Iona paused. “See what I have thought,” she said in a softened voice. “San Salvador is in danger, and the danger increases every day. How long, with explorers and mountain-climbers everywhere, can we hope to escape? Already, more than once, we have escaped but by a hair’s-breadth. We hide by a miracle. Once discovered, what rights have we? A vulgar, if not malignant, curiosity follows you everywhere in the world. Every kind of science and astuteness would be employed to invade and subdue us. Every sophistical argument on the subject of sovereign rights, and even of human rights, would be quoted against us. Fancy a man educated in the tricks of diplomacy and the falsehoods of official life coming here and claiming the right to investigate and command, and bringing his subordinates to enforce submission!

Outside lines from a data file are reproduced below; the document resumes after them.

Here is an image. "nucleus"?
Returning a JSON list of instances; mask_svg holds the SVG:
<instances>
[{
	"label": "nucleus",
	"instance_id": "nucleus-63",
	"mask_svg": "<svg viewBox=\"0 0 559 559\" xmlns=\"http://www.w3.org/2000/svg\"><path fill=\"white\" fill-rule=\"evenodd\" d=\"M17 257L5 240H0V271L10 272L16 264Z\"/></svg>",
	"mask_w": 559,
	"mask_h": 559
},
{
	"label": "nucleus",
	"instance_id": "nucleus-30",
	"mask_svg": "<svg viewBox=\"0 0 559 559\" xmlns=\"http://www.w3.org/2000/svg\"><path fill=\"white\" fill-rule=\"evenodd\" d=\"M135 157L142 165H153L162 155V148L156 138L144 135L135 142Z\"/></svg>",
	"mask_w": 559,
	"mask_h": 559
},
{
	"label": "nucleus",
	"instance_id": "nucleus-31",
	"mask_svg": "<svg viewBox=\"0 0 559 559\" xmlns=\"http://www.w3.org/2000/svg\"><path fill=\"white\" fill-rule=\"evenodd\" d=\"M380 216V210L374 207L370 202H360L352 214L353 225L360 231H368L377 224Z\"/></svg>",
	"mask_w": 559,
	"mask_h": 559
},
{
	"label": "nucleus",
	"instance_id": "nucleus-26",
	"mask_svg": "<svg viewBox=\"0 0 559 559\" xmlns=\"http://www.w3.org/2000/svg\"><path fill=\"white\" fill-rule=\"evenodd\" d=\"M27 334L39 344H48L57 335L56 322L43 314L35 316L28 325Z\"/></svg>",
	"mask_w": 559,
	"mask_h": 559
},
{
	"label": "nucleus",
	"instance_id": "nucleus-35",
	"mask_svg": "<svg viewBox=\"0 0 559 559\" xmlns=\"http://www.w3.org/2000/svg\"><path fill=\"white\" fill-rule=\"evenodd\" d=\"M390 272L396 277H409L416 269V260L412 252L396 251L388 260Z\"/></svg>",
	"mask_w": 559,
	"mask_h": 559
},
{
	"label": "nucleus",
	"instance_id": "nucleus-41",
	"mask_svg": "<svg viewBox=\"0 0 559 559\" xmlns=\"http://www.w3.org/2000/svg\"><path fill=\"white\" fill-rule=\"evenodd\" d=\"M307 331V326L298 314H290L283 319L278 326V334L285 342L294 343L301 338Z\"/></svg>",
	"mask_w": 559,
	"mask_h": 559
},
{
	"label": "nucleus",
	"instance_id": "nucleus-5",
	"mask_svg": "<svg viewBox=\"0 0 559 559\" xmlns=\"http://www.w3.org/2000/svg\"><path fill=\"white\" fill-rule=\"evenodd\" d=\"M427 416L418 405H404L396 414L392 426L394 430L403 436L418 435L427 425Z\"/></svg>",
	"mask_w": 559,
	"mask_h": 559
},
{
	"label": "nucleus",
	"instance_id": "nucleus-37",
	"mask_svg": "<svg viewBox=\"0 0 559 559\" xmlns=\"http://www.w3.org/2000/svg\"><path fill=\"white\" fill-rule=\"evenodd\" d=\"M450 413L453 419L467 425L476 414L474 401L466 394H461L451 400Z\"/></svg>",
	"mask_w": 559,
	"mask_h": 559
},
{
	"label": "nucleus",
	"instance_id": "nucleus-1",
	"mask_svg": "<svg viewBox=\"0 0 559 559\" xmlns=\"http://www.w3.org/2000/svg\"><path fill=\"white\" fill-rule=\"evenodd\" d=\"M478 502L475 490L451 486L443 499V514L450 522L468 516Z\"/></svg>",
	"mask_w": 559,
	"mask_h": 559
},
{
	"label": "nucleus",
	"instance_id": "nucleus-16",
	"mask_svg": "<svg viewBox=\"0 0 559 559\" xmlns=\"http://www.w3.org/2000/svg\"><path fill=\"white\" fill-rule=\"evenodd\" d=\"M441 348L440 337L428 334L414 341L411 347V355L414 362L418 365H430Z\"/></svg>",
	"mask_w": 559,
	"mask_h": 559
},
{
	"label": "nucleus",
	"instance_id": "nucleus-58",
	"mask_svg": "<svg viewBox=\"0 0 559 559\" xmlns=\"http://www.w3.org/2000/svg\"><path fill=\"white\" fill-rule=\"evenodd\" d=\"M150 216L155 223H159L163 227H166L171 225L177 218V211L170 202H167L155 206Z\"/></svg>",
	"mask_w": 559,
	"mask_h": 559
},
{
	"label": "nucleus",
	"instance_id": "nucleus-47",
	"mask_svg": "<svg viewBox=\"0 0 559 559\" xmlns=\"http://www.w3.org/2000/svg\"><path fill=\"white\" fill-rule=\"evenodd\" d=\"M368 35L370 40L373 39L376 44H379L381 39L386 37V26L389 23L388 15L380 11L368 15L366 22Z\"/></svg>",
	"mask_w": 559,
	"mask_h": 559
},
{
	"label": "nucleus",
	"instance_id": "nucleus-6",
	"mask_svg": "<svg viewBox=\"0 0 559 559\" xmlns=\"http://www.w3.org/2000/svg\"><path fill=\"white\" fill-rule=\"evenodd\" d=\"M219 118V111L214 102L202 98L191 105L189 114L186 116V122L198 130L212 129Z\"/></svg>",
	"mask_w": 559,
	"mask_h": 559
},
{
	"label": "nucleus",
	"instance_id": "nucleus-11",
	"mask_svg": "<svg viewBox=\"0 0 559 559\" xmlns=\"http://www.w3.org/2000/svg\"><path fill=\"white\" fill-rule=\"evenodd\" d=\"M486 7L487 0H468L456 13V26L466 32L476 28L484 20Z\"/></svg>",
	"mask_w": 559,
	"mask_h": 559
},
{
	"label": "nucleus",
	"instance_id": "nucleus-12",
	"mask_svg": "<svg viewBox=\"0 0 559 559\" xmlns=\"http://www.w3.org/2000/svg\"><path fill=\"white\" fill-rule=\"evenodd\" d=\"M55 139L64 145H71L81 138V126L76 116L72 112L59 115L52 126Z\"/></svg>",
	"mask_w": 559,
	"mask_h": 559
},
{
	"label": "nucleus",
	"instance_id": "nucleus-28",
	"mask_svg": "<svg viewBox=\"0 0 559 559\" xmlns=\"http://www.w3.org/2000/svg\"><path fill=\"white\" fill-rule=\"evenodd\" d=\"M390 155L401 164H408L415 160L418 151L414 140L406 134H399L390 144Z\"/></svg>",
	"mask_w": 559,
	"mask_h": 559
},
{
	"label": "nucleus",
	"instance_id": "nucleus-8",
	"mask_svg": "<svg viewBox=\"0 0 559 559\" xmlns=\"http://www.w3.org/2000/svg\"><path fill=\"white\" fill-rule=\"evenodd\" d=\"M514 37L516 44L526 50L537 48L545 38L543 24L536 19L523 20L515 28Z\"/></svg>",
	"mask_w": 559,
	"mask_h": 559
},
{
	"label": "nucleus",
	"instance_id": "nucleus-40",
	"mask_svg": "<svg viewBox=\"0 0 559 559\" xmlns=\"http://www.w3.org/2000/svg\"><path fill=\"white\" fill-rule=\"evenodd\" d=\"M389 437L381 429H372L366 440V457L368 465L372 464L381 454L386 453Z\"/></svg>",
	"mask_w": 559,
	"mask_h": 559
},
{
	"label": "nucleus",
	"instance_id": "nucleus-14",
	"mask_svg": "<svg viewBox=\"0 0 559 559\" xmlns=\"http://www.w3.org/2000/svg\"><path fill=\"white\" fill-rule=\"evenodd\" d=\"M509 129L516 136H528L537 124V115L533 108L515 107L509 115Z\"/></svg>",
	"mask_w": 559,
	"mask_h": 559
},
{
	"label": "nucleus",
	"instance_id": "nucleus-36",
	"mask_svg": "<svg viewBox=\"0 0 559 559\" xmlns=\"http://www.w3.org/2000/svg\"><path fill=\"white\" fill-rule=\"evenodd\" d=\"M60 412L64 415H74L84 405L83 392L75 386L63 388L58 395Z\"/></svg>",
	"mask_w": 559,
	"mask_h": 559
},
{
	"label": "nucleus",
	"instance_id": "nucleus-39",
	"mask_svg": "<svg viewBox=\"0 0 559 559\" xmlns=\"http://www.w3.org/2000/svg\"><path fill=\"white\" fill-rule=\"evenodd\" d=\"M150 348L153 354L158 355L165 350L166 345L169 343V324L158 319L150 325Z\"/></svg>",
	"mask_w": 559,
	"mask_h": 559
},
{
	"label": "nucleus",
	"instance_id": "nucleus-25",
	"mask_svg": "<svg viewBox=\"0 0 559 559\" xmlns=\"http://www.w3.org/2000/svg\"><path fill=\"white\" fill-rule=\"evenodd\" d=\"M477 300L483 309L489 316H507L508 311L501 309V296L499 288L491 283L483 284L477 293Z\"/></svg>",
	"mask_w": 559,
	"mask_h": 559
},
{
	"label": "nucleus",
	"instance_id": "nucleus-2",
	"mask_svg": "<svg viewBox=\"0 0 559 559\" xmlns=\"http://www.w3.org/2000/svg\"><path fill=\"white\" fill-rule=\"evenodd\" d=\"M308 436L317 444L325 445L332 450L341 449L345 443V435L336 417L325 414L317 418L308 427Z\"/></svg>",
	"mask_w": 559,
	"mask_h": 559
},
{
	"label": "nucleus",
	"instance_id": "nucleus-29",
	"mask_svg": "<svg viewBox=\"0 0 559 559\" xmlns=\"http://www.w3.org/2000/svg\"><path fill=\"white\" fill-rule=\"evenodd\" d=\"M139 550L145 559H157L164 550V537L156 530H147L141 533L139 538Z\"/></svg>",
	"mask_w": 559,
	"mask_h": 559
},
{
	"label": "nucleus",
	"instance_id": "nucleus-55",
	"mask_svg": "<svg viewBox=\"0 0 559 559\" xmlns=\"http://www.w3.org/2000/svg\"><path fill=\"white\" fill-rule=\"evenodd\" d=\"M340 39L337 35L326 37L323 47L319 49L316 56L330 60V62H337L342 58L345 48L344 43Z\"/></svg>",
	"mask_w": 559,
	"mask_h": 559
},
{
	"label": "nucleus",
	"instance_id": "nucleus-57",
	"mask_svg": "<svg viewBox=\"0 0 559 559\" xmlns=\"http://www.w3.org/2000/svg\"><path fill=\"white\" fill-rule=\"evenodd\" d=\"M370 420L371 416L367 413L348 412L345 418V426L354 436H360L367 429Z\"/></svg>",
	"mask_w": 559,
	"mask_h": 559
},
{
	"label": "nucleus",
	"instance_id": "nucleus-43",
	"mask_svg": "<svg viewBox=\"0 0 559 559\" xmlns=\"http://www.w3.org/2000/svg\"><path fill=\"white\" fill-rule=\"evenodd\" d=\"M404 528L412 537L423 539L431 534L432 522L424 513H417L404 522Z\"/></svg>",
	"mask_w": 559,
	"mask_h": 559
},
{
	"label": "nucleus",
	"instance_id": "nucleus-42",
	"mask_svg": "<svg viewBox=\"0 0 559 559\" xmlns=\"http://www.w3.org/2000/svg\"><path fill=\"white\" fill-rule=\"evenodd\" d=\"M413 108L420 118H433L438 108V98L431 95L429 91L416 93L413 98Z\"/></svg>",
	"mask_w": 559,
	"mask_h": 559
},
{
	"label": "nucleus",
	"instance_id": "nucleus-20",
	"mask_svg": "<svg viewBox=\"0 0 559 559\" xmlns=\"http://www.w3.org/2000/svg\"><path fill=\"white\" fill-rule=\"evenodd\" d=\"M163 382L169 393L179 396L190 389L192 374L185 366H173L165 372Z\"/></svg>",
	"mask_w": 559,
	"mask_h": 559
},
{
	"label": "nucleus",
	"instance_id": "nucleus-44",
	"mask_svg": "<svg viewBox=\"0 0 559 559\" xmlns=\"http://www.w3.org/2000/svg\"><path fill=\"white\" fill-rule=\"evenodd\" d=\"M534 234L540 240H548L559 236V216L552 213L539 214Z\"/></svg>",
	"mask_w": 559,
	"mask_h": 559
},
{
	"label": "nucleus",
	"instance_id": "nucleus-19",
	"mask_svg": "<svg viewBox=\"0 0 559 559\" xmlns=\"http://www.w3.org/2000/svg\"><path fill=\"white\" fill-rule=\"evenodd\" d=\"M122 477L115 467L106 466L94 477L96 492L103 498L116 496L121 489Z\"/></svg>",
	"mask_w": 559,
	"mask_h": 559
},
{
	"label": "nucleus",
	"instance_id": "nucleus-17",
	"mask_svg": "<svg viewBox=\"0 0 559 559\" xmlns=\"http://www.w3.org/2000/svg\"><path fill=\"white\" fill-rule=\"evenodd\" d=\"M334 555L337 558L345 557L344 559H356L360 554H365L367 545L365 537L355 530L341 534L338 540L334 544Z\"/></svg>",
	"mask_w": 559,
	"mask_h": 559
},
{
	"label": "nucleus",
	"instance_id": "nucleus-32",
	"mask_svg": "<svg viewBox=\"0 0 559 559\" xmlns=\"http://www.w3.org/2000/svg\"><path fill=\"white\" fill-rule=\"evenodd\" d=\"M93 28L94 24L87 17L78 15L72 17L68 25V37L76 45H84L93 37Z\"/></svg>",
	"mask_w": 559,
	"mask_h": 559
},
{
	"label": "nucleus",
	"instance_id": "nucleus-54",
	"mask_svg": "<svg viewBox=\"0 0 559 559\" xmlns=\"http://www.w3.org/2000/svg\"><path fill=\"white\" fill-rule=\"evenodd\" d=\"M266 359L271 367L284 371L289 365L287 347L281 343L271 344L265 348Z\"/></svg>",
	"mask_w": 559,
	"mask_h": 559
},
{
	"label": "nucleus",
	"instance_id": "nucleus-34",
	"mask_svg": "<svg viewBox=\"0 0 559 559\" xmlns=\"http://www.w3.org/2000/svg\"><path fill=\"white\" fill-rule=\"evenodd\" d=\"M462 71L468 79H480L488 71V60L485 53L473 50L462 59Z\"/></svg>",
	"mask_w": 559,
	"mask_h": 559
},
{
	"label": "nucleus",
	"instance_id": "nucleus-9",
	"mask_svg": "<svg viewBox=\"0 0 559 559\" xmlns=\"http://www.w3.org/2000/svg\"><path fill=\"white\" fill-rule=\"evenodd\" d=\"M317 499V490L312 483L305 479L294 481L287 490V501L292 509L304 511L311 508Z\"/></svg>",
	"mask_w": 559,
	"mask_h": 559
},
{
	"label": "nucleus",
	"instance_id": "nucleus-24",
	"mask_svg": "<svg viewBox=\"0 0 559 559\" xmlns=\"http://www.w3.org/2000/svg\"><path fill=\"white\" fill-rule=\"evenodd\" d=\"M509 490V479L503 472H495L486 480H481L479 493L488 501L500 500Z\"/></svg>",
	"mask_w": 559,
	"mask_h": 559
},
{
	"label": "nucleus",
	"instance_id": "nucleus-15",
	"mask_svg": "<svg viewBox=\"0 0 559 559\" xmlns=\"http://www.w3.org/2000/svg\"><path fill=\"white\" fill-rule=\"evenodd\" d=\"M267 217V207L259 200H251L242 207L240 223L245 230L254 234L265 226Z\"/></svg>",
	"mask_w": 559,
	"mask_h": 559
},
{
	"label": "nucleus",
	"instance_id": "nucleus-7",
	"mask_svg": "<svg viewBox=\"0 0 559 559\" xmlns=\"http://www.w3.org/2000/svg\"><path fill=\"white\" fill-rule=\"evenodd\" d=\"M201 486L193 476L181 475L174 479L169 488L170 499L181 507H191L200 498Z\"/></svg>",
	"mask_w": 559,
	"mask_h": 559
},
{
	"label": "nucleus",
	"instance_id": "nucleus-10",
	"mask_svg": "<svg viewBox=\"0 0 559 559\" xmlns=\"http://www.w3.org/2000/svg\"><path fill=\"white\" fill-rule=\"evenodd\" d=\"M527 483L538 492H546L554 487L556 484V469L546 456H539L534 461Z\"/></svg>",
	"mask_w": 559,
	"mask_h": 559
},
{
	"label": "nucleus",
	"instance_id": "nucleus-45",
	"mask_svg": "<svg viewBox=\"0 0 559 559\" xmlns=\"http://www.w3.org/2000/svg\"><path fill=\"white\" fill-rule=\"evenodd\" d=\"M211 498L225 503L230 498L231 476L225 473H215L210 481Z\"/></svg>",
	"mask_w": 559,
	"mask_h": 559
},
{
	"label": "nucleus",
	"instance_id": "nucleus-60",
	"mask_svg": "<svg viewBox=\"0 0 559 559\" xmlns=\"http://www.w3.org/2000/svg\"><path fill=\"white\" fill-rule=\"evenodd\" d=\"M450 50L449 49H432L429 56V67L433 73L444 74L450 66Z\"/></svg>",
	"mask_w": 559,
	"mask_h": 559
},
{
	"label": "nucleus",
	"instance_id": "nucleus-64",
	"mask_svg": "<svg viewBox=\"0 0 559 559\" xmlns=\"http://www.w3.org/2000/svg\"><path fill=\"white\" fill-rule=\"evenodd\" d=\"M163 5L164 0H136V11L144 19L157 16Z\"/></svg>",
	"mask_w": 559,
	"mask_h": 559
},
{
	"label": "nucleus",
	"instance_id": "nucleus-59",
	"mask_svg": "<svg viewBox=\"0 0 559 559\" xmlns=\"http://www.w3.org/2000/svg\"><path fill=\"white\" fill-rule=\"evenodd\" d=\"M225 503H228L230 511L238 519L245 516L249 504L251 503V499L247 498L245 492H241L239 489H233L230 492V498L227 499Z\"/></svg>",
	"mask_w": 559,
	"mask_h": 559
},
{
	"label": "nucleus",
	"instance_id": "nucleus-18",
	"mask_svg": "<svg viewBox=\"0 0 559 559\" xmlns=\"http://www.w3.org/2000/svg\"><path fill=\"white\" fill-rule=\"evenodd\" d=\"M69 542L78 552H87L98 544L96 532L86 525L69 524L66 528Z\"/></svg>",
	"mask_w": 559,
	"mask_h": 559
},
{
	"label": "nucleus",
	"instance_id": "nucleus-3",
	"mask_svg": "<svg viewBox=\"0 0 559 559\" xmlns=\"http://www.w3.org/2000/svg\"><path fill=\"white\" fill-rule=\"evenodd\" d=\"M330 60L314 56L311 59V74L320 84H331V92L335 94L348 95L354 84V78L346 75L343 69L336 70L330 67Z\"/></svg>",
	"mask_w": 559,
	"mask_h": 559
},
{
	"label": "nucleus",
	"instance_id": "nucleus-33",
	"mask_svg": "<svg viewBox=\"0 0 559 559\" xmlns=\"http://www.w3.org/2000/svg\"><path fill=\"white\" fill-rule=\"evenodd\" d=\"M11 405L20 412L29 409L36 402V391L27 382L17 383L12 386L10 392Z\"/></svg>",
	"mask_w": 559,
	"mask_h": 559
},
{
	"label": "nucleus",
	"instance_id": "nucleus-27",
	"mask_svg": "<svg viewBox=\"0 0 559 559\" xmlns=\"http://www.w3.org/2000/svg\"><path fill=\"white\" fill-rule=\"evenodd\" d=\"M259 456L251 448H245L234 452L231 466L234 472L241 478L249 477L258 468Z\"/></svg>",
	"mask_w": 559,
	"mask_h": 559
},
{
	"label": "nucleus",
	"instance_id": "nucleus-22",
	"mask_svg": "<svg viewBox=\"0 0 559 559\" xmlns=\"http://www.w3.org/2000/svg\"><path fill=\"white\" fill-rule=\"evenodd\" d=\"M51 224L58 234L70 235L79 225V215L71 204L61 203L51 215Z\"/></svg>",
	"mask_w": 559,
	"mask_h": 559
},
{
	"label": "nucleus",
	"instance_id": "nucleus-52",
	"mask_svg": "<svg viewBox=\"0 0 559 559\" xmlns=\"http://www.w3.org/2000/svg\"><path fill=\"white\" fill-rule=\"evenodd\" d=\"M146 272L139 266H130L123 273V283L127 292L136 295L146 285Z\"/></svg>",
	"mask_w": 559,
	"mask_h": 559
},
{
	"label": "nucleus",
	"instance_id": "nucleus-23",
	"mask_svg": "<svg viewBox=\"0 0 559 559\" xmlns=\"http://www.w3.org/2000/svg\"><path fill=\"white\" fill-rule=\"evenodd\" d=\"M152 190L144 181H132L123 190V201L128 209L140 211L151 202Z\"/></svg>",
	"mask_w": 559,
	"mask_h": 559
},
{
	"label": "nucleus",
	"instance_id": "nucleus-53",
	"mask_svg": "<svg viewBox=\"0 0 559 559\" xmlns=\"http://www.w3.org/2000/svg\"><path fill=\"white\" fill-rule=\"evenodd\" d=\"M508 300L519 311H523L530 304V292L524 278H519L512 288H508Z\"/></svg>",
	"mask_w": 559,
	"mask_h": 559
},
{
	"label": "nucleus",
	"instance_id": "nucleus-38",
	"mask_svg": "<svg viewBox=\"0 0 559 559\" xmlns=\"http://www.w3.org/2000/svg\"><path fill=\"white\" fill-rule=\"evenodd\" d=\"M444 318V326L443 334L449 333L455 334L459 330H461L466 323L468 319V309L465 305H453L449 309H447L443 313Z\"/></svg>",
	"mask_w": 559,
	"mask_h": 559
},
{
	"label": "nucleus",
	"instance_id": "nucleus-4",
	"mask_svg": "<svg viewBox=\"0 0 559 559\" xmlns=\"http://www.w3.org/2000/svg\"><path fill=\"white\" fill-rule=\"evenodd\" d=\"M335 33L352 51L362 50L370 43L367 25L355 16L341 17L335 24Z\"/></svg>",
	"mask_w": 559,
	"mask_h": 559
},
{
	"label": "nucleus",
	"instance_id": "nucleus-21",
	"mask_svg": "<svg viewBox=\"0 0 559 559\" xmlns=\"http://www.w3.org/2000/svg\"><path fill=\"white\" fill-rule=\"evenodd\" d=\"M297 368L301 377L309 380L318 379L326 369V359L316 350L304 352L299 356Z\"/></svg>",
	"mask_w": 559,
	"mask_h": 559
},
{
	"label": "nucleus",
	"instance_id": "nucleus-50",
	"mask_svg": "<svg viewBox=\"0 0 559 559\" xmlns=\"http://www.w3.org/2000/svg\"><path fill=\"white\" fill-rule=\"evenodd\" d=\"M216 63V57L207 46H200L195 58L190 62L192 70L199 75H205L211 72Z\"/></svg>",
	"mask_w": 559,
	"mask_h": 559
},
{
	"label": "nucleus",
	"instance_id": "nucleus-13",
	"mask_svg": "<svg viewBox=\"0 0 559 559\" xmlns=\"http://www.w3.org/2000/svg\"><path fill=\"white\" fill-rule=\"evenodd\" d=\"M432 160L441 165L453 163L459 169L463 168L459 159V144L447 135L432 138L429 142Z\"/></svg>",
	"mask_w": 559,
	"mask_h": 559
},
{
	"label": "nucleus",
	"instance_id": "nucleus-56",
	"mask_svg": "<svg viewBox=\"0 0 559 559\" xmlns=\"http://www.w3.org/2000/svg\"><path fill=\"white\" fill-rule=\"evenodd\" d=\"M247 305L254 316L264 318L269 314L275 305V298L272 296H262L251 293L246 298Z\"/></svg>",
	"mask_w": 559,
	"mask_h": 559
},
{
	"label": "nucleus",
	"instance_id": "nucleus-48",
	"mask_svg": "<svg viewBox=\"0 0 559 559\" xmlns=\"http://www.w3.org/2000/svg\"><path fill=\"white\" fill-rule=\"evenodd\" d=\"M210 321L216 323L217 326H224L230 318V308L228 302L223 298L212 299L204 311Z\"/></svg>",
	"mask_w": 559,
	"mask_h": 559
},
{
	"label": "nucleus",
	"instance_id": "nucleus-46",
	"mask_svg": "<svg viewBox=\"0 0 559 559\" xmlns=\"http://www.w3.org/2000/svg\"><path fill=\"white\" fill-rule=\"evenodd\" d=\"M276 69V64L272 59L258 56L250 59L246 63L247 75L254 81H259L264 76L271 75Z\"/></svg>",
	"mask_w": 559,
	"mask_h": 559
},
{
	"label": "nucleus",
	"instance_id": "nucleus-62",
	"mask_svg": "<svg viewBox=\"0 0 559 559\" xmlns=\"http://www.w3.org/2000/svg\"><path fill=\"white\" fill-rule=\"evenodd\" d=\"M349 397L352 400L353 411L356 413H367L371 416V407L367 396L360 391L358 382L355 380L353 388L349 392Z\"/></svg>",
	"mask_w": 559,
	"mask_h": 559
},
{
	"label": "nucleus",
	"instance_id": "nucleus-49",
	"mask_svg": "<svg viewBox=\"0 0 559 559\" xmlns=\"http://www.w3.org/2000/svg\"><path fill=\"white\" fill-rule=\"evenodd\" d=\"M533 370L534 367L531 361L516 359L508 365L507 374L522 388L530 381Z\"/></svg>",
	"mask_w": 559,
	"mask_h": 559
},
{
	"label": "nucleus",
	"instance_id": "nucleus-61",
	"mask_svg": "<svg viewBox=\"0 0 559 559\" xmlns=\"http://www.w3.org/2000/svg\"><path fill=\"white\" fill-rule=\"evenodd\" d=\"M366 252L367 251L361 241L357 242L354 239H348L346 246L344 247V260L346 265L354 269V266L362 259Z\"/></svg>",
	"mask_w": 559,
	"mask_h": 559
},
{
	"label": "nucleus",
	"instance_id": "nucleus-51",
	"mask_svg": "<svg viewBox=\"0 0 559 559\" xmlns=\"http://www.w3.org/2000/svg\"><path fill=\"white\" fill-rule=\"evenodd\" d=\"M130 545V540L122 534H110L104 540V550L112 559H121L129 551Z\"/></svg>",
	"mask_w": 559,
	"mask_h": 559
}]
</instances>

“Our people are sent out into the world with every precaution. All are placed above want; but no one is made rich enough to win the world’s blinding flatteries. Depending solely on their intrinsic worth for respect, they are seldom deceived. But, known as we are, even if force did not invade, what flatteries! What imitations of our ways without the spirit! Our realities made theatrical by their paraphrases—it might be worse than war. Ordinary society can see no difference between its own fire of straw and stubble and that primal fire which, now and then, bursts through some human soul.
“I have thought, then, to acquire all the land possible about the Olives, planting the plain and peopling the hills. A mile or two distant there is a group of hills much like those on which Rome was built. Our people could come, not as one people, but as if they were strangers to each other. Those who would, might even come at first as laborers. We all know how to labor. For wealth, if we had workmen and engines, the mountains would be an immense storehouse. There are beautiful marbles, and there must be more gold. Then what refuges we could have, not hidden and crowded, but open!”
“Did you think to go out into the world in order to stir up the people to this movement?” Tacita asked, when she paused.